Based on a protein from E. coli, scientists at Tokyo Institute of Technology have developed a fluorescent protein sensor able to provide real-time information on dynamic changes in oxygen levels with very high sensitivity. As the oxygen level is a major determinant of cellular function, the idea behind this sensor may revolutionize our ability to detect cellular changes of critical importance, such as in tumors and following stroke and heart attack.
Oxygen is a major player in the biochemical processes that make life on earth possible. Being able to rapidly and accurately measure oxygen levels inside living cells could be useful in several areas of biology, including physiology, medicine, and bioengineering. For example, oxygen levels in cancer cells can affect their response to anti-cancer therapies, while oxygen levels in tissues following a stroke or heart attack can influence treatment and recovery. In a recently published article in the journal Scientific Reports, Jiro Nomata and Toru Hisabori, researchers at Tokyo Institute of Technology, report the development of a new type of oxygen sensor that may dramatically alter our ability to detect changes in cellular oxygen levels. "Limitations in previously developed methods to measure oxygen levels make it difficult to analyze oxygen levels in living cells" notes Prof Hisabori, "so we aimed to overcome these limitations by developing a genetically encoded sensor that can provide real-time information on the dynamic changes of oxygen levels in living cells."

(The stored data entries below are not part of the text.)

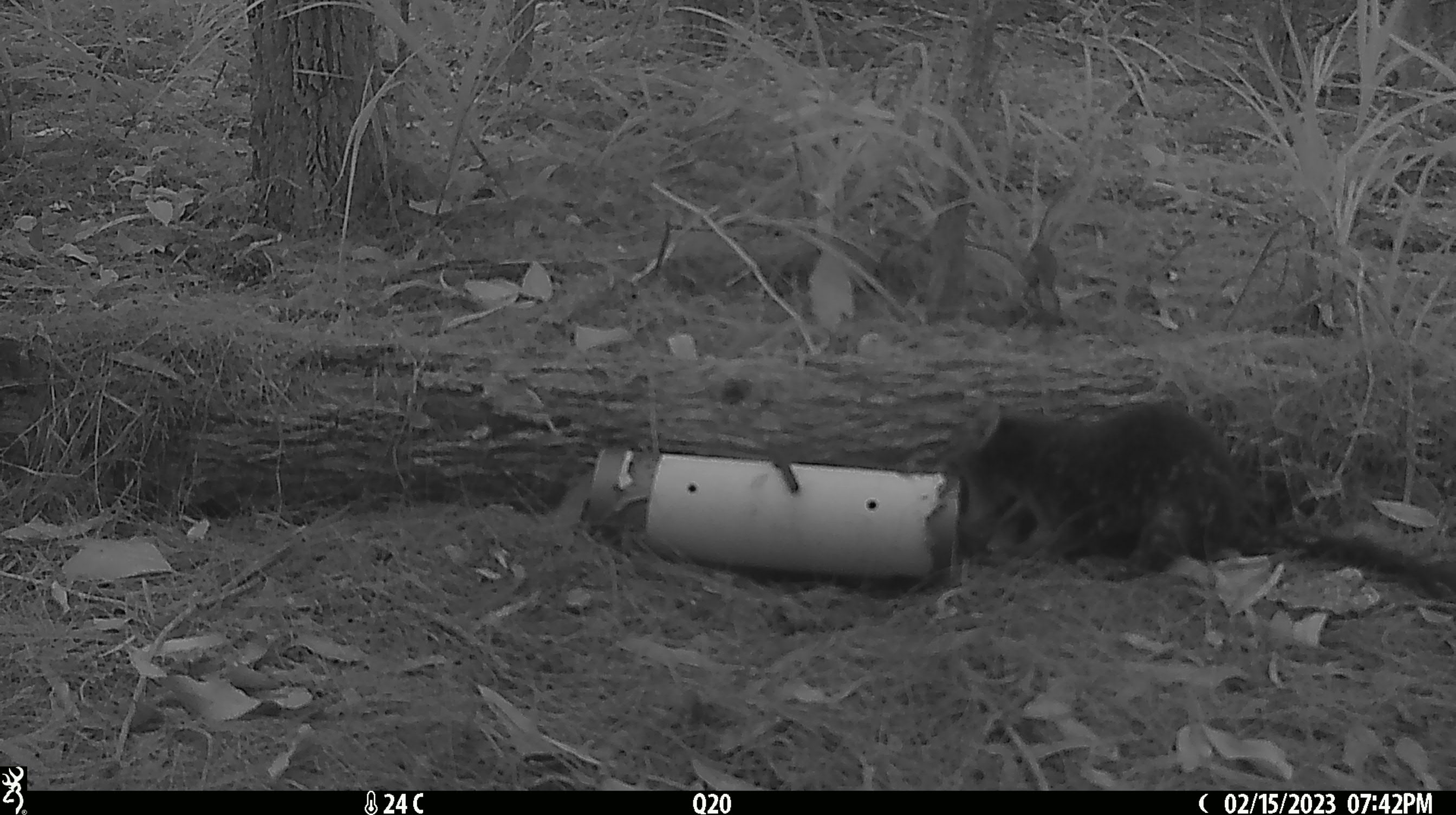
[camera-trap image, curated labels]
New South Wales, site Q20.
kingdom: Animalia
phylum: Chordata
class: Mammalia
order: Dasyuromorphia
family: Dasyuridae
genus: Dasyurus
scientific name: Dasyurus maculatus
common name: spotted-tailed quoll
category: quoll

The researchers used a protein called the direct oxygen sensor protein, or DosP, from the bacterium E. coli, which has the ability to either bind or release oxygen depending on the oxygen levels inside the cell. The part of the protein that can bind oxygen was isolated and linked to a fluorescent protein, before evaluating the fluorescence intensity of the resulting product under different oxygen levels. The researchers found that the fluorescence of their novel protein, named ANA sensor (anaerobic/aerobic sensing fluorescence protein), increased in the presence of oxygen and decreased in the absence of oxygen, thereby successfully tracking the dynamic changes in oxygen content. Further development allowed them to fine-tune the protein to enable more accurate quantification of oxygen levels. By using the ANA sensor, photosynthetic oxygen production by a photosynthetic microorganism (cyanobacteria) could be monitored. Notably, in a dramatic improvement over previous oxygen detection methods, changes in oxygen levels are reflected by changes in ANA sensor fluorescence with very high sensitivity.

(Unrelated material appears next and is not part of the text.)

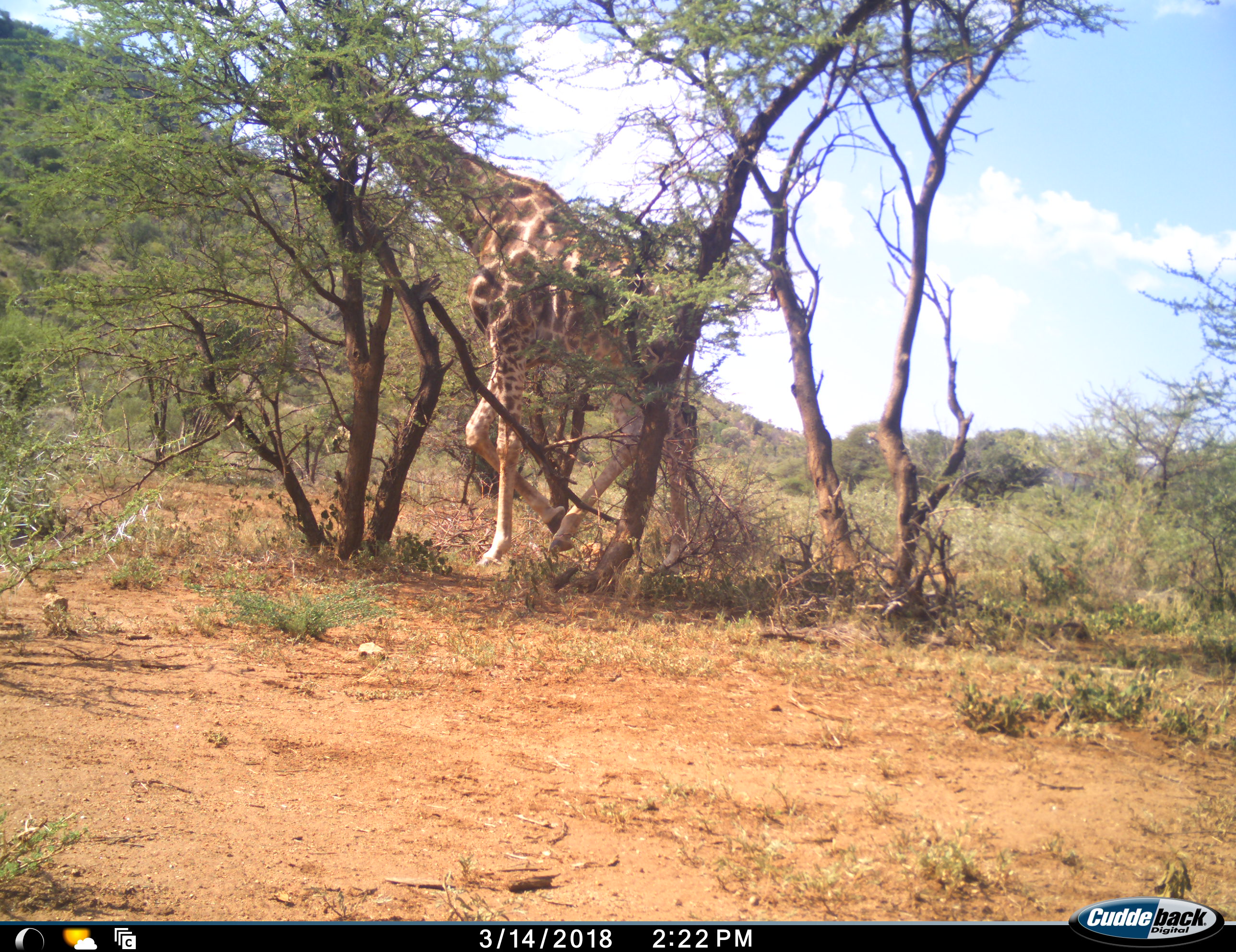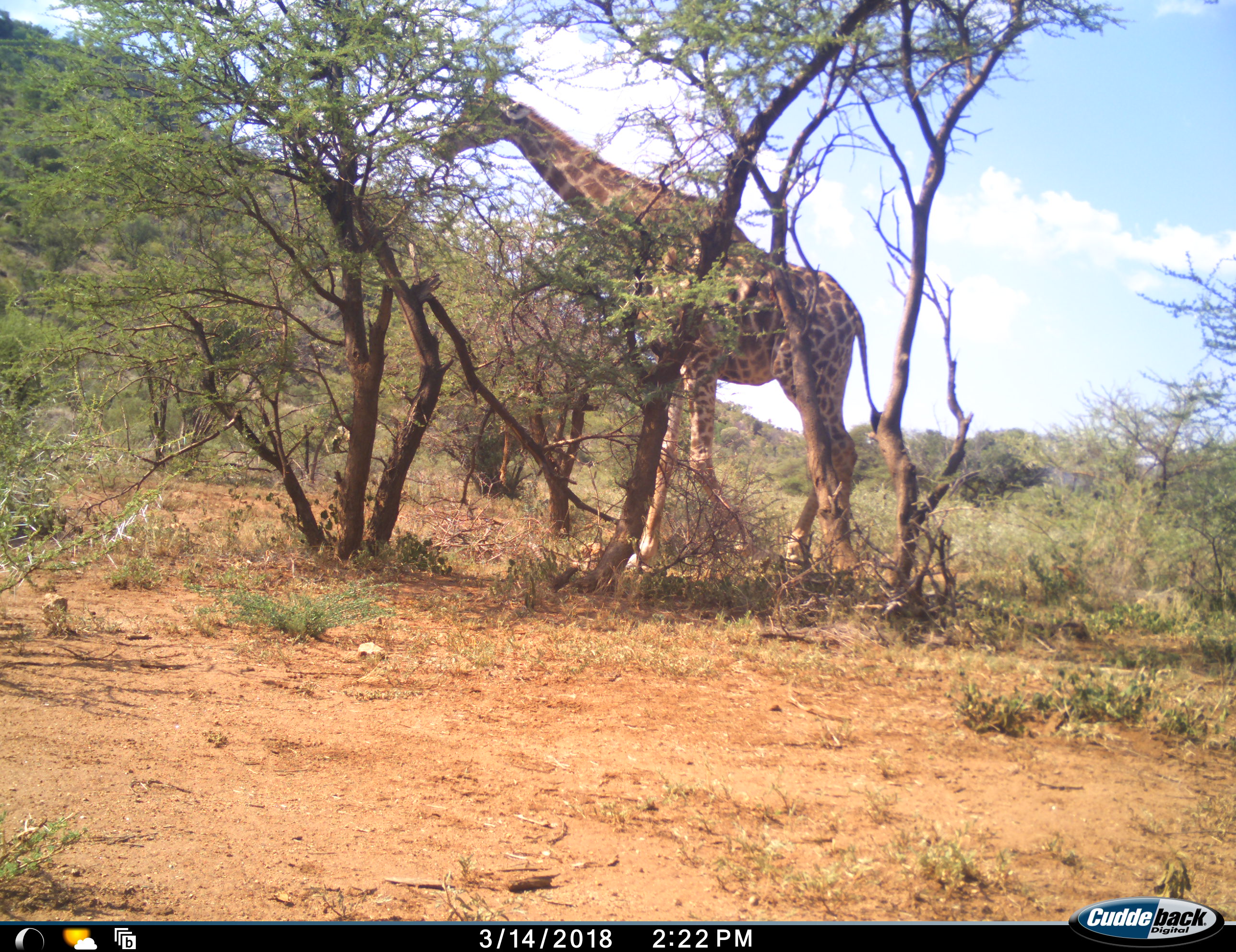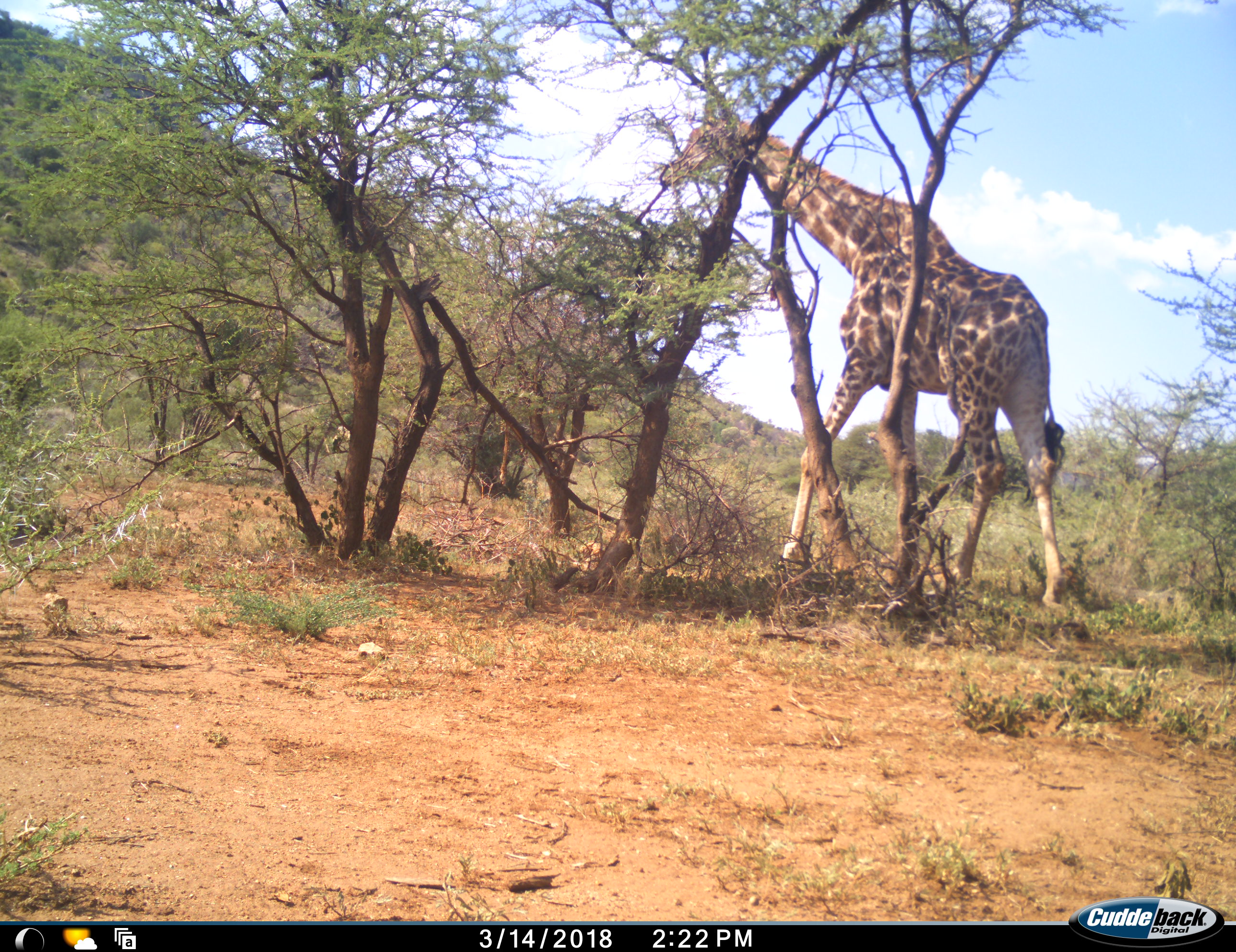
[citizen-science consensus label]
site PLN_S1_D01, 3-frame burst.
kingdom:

Perhaps the most significant aspect of this study, however, is the potential to apply this method to the development of other protein sensor probes to detect a number of cellular changes at the molecular level. "Almost all current sensor protein probes are based on conformational changes," notes Dr. Nomata. "In contrast, the fluorescence quenching mechanism used in this study expands the possibilities for the development of novel protein sensor probes."